(Task requirements) Count the lines of the data below that contain the string "scene" with matching case, and reply with that number alone.

[BEGIN]

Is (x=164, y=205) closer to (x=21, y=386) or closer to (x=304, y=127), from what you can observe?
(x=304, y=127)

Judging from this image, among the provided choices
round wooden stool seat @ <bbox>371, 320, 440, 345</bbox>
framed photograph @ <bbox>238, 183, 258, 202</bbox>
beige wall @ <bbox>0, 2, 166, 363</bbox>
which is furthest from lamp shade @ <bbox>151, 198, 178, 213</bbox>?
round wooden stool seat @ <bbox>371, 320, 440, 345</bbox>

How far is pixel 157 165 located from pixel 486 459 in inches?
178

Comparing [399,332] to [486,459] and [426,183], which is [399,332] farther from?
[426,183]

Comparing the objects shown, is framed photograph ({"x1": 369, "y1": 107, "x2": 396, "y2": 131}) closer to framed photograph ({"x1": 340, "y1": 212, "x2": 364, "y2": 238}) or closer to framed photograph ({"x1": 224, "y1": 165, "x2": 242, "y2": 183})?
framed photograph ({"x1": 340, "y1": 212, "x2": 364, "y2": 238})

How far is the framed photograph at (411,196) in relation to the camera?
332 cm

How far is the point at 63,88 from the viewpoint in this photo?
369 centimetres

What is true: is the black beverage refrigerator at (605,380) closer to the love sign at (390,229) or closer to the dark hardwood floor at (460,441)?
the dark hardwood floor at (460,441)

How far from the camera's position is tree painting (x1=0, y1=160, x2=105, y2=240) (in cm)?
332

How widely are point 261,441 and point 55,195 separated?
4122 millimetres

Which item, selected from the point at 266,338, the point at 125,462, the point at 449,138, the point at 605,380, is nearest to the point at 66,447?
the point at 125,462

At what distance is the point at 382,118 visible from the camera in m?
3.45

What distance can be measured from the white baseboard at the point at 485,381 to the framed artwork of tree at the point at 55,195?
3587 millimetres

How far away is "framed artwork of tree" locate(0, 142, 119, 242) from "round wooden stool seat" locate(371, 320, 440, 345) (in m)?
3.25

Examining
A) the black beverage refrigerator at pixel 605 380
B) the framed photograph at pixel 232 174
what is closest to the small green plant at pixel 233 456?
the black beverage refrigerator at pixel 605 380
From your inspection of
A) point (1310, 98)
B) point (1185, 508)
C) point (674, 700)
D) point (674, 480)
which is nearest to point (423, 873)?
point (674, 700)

[END]
[BEGIN]

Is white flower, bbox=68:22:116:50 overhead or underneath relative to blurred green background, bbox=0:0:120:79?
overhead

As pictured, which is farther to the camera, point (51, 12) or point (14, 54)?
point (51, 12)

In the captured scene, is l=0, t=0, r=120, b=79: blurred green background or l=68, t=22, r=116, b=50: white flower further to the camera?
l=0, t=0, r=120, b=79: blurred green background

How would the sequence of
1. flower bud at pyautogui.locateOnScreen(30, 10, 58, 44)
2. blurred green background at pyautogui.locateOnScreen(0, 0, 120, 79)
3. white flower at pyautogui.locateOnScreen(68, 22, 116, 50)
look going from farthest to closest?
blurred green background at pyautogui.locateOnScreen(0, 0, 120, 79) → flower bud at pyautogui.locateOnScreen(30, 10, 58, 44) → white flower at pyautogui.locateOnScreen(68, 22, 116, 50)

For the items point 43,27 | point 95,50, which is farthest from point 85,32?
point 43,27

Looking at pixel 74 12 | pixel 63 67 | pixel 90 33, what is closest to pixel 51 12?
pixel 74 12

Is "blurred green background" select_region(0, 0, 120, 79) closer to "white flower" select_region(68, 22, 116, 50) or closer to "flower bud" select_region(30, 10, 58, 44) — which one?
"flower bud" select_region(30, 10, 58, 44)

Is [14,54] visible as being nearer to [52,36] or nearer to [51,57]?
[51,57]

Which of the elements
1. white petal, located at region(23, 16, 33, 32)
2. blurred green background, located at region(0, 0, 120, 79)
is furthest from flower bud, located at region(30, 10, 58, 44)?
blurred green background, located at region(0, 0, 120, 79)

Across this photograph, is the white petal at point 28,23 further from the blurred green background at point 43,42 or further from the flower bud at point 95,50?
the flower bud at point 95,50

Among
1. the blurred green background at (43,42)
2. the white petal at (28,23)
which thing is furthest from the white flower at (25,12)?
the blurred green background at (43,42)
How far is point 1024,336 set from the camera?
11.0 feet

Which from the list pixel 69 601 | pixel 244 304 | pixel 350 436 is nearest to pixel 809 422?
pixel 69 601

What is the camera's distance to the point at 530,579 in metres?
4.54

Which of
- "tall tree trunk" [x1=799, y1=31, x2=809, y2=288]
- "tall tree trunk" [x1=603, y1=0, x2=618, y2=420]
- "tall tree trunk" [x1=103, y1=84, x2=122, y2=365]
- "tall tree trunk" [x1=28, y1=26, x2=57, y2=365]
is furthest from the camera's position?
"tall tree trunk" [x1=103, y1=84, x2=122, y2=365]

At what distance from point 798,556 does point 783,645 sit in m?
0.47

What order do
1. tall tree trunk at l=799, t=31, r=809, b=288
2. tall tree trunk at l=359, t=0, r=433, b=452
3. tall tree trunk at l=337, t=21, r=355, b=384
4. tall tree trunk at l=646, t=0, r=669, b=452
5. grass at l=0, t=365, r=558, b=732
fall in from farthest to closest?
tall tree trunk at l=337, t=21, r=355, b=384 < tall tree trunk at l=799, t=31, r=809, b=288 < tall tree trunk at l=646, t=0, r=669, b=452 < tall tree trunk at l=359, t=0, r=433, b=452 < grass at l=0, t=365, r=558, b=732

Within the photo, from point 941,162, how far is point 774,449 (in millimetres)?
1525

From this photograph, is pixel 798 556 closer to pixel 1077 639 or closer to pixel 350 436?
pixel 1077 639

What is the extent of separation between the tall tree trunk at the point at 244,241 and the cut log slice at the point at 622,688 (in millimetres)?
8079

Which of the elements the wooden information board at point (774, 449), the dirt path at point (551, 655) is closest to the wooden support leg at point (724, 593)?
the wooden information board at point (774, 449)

[END]
[BEGIN]

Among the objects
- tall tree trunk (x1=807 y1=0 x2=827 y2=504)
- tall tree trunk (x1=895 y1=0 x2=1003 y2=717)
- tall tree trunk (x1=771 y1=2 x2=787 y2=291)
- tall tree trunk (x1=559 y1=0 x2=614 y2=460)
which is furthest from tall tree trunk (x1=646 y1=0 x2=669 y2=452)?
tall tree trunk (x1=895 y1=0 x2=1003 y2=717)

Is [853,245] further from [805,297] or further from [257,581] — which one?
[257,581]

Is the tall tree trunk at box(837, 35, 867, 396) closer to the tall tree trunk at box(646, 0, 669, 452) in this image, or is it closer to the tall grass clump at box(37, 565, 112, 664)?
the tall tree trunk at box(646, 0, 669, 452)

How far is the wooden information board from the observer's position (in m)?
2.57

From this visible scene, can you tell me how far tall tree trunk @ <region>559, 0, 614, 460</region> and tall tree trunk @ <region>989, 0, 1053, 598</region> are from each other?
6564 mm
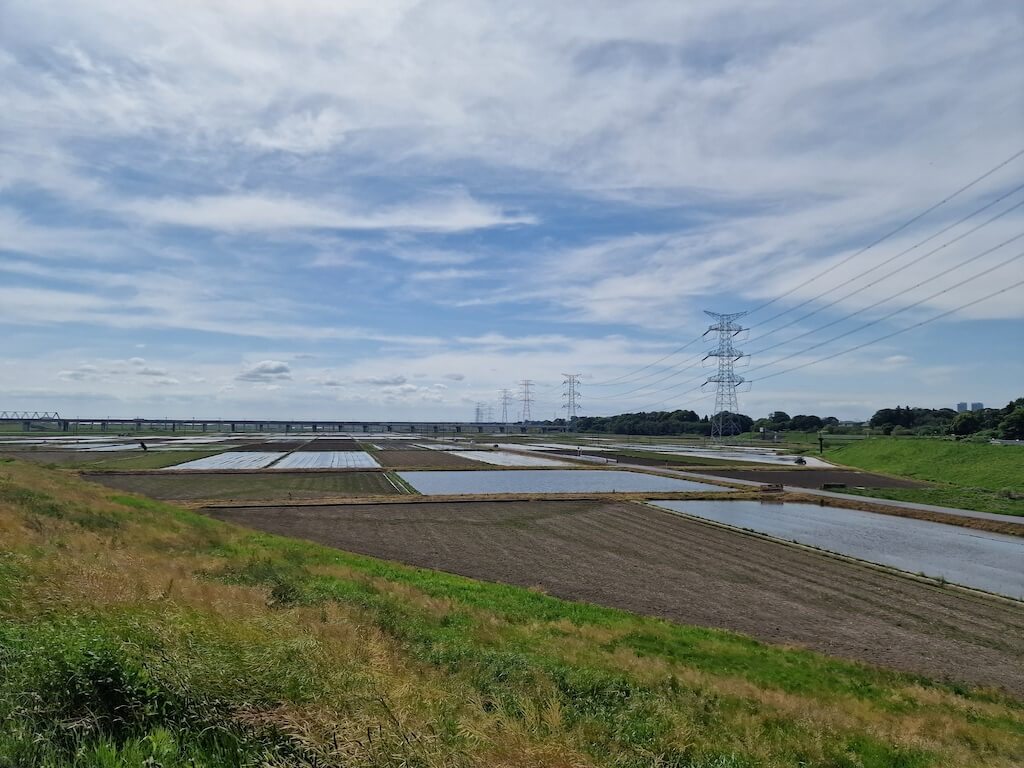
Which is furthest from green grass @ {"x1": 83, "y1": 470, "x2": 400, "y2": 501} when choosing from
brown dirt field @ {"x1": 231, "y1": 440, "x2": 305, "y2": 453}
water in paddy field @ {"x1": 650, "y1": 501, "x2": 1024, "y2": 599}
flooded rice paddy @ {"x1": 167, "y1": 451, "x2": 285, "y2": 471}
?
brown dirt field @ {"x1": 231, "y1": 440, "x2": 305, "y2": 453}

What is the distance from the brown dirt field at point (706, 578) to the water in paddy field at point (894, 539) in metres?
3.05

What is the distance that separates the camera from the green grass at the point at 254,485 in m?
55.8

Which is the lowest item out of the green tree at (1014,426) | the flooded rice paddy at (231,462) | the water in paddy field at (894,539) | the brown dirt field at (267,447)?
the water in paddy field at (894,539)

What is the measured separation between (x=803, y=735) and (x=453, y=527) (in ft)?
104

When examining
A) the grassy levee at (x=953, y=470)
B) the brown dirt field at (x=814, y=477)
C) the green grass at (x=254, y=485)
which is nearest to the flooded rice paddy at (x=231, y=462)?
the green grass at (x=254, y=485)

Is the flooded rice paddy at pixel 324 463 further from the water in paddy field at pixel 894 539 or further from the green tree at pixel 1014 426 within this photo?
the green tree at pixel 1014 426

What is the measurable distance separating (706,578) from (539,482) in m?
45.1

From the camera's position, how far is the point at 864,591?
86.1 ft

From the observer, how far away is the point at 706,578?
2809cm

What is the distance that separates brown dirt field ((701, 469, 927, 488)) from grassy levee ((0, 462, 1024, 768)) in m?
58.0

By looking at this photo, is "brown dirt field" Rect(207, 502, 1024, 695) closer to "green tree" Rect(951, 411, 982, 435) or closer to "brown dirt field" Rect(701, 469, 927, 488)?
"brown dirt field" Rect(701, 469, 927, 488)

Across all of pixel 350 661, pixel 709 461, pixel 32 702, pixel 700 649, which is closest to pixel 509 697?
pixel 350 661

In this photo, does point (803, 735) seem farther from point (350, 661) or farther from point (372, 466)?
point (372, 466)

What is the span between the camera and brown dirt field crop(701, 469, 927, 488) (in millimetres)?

[END]

(Result) 2